Monthly Archives: April 2007

XML parsing – python

[youtube=http://www.youtube.com/watch?v=L-_6tiTR8v0]

XML is a great way to organize information. I first learnt of the power of XML to systematize information when I used it to output a whole bunch of search results from NCBI in the Tinyseq XML format. Once I had this XML document , I could read it into Excel and then very easily analyze the information since it was nicely laid out as an Excel sheet.

Backpackit a service I use to take notes detailing my experimental research results
outputs all of the account data in XML format. Before I can move this data elsewhere , it helps for me to understand the data structure.

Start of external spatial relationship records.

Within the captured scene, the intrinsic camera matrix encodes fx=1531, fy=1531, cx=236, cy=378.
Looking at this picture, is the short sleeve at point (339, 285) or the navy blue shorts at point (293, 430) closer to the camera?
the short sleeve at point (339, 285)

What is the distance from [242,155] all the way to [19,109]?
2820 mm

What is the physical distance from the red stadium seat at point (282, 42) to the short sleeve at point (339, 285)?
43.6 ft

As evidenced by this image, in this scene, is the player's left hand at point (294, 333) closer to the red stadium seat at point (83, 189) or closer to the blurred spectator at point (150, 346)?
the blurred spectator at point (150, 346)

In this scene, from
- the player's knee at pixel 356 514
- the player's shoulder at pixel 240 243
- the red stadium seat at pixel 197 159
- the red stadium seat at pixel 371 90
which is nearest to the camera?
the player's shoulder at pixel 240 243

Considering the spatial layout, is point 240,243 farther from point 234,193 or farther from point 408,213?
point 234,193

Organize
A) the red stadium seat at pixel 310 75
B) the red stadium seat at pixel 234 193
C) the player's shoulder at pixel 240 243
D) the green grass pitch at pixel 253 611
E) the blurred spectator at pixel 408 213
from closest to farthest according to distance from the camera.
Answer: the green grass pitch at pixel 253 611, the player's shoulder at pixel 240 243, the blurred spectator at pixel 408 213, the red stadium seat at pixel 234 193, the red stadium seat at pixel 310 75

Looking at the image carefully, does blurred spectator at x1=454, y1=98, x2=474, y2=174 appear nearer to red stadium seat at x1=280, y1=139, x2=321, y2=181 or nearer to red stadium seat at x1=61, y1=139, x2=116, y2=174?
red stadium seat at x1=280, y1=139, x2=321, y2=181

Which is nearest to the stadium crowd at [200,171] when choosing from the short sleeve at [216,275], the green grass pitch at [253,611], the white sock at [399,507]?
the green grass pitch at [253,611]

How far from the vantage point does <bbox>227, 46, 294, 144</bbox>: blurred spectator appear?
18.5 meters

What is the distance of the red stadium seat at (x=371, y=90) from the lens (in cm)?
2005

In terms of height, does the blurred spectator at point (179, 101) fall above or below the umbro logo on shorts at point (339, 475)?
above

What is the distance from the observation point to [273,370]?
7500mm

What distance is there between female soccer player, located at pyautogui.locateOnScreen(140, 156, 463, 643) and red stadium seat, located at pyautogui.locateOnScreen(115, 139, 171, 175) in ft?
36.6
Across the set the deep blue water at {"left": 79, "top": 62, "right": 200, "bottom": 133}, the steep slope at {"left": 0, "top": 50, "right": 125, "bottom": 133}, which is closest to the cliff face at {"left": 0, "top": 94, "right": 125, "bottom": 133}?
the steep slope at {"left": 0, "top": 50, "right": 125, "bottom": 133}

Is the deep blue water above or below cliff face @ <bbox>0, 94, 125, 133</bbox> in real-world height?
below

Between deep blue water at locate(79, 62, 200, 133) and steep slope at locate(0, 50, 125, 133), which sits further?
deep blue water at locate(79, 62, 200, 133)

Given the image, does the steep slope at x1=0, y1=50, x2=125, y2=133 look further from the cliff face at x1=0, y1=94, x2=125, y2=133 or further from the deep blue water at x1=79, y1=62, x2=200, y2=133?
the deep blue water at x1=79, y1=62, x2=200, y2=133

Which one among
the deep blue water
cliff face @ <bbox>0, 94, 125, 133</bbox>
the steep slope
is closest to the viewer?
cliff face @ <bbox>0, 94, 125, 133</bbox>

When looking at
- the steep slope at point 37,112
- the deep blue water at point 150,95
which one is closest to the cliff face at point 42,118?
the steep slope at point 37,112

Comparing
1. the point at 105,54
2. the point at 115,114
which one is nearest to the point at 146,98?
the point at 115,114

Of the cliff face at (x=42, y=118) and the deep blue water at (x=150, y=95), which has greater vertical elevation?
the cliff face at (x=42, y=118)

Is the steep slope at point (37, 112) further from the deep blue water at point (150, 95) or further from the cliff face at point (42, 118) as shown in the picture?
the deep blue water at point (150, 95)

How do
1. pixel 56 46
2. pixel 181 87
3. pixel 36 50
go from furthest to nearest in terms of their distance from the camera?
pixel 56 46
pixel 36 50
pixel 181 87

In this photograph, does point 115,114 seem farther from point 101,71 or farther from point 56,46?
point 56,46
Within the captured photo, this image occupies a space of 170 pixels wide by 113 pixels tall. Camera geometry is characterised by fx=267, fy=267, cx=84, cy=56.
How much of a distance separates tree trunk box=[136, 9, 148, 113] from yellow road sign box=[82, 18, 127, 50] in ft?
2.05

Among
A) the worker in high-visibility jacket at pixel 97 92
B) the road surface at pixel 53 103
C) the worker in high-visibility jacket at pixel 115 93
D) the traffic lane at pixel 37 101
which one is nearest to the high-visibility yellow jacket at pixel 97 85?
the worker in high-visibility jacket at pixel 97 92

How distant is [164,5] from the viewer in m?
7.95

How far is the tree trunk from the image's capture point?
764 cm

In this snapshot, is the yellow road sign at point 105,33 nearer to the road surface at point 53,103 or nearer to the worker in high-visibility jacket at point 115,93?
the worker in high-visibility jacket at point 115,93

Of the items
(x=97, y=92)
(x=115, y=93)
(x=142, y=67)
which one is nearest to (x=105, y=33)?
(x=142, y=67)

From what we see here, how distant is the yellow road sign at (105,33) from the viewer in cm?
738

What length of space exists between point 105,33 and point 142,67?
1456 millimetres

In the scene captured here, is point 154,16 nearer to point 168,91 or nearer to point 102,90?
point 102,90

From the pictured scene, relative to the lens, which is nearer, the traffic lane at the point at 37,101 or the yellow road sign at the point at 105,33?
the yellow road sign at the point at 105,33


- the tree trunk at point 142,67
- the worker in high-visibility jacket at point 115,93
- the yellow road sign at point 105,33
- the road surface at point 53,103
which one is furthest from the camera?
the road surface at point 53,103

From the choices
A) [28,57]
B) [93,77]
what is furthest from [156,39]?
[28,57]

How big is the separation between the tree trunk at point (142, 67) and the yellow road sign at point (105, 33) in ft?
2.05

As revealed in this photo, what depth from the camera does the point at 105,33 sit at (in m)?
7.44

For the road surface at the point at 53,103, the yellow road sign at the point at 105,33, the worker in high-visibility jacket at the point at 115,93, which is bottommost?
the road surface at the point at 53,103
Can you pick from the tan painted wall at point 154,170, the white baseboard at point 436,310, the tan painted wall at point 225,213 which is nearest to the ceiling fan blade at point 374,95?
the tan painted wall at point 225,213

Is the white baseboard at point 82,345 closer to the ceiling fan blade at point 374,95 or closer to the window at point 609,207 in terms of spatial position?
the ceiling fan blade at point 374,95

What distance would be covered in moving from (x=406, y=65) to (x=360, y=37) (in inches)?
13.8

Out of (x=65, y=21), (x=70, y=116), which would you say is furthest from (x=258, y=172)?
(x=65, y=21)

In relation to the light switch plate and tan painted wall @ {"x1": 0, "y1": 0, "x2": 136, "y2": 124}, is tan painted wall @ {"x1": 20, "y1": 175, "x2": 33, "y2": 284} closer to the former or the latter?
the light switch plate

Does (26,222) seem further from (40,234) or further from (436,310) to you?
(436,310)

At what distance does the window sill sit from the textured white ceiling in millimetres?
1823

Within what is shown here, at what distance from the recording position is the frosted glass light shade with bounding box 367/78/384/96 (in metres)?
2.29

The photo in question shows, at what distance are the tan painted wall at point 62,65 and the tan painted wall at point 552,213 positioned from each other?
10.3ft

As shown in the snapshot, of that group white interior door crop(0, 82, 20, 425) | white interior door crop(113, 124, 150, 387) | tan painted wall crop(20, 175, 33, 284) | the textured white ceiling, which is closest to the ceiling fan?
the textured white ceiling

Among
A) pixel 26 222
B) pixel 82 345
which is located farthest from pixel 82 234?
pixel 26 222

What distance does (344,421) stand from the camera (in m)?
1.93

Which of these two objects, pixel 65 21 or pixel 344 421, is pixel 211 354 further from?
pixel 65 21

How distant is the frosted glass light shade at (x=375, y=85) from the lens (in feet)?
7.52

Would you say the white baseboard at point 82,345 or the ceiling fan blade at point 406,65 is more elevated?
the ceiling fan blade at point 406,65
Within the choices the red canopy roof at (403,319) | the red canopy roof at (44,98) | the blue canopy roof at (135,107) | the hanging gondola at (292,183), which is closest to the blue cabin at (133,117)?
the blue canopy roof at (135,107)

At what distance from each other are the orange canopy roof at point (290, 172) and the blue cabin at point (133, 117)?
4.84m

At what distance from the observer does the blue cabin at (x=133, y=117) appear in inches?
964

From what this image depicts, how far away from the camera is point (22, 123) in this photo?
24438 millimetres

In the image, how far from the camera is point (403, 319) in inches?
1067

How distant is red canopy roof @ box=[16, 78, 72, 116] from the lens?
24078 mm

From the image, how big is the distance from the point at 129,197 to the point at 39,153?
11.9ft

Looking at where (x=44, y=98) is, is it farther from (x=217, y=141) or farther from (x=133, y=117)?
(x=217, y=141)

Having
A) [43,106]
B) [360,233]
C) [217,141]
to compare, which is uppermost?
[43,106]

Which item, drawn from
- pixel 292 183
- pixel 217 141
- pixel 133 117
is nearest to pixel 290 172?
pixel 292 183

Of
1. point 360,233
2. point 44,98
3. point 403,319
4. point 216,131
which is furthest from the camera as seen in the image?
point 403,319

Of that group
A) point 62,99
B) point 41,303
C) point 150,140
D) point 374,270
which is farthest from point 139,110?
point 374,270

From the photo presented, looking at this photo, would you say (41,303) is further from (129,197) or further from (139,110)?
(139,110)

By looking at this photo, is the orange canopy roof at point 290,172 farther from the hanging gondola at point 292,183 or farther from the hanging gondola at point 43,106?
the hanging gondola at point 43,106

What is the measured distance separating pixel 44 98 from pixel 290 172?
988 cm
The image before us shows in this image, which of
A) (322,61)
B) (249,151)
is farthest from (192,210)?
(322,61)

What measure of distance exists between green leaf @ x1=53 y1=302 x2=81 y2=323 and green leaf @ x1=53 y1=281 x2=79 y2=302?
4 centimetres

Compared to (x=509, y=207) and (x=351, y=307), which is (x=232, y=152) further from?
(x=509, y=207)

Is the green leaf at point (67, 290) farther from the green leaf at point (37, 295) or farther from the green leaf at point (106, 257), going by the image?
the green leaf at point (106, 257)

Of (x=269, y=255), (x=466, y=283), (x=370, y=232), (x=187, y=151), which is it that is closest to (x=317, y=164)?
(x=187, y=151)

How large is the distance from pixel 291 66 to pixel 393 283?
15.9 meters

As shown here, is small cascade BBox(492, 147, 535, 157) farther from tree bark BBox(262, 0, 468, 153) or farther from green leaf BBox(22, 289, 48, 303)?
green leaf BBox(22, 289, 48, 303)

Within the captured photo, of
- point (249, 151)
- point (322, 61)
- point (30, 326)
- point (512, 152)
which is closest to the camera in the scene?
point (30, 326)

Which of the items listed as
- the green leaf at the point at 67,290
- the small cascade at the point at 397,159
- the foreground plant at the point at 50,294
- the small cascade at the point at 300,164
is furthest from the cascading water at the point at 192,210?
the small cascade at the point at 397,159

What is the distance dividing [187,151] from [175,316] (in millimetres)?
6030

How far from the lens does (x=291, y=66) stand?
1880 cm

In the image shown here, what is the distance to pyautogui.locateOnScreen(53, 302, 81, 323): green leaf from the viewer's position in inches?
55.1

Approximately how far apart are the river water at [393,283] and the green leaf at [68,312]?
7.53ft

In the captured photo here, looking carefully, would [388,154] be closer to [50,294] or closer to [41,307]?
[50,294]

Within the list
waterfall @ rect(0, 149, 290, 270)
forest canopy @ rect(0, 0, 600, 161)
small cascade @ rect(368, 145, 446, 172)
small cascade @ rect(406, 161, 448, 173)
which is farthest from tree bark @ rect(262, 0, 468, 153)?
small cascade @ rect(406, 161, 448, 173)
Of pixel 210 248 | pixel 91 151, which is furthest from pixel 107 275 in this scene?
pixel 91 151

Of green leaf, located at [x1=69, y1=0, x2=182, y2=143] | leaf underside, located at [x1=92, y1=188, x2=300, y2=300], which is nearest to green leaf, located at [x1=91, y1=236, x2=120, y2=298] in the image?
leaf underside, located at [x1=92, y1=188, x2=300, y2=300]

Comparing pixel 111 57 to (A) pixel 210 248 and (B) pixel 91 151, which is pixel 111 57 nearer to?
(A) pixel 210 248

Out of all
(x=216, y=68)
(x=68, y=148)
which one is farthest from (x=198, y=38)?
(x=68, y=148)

So the first task I set out to do was to parse the XML output.

I decided to use Python for this , because I felt using Java here would be like using an elephant to crush a fly ( or whatever the expression is ). Also a lot of the data is text , and I always used perl previously to handle text. So a general basis for my codeitch will be What I did in Perl before I wold like to do in Python now. Java will be used once for more heavyweight tasks.

What I needed my program to do was :

  1. Read the XML output
  2. Create objects for each element or node in the output

I can then imagine that once I have these objects I can ask questions like how many objects have embedded images , how many objects have outgoing links etc etc..

The “Dive into python “ book gave me a quick introduction into the xml.dom package. I then ran into some encoding or codec issues and learnt all about “utf8” and “iso8859” character encoding. Once I learnt how to handle the UnicodeEncodeError , I had a full fledged three line program that parsed my input file , created the document object and as proof of successful parsing and printed my XML file back out.

The screencast above documents my travails.

Moving Data from Backpackit to Jotspot

First a tangent: In order to reduce desktop clutter and focus on the task at hand, I have decided to experiment with “A distraction free Desktop” as screencasted by Jon Udell. His accompanying blog post pointed me to a great Mac utility to cleanup my desktop and also to iterm which I believe is a very good alternative to the Terminal App offered by Apple.

One of the first tasks I want to focus on is how to organize my data from backpackit to enable an impending move to Jotspot. There are several issues to be handled.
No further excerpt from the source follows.